Stream greenhouse gas dynamics in a tropical landscape

Streams and rivers contribute significant emissions of carbon dioxide, methane, and nitrous oxide to the atmosphere, and have the potential to offset the terrestrial carbon sink. However, global and regional estimates of greenhouse gas (GHG) fluxes from fluvial ecosystems remain uncertain. The majority of studies that investigate GHG dynamics and fluxes come from temperate streams and rivers, with less research being done in tropical ecosystems. Using a nested watershed approach, we sampled six streams weekly in the Luquillo Mountains in Puerto Rico for a period of five years. This allowed us to examine spatial and temporal greenhouse gas dynamics using watersheds of contrasting lithology, vegetation, and precipitation patterns.

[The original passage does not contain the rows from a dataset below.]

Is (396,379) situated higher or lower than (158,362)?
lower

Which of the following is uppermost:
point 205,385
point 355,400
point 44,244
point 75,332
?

Streams and rivers in the Luquillo Mountains were consistently supersaturated with respect to the atmosphere for all three GHGs. Spatial variability in methane concentrations appears to be related to differences in lithology and sediment characteristics, but controls on carbon dioxide and nitrous oxide variability are more cryptic in this landscape. Elucidating controlling factors and determining fluxes of GHGs from tropical ecosystems is imperative to understanding the variability in fluxes across biomes and will help improve global GHG estimates from streams and rivers.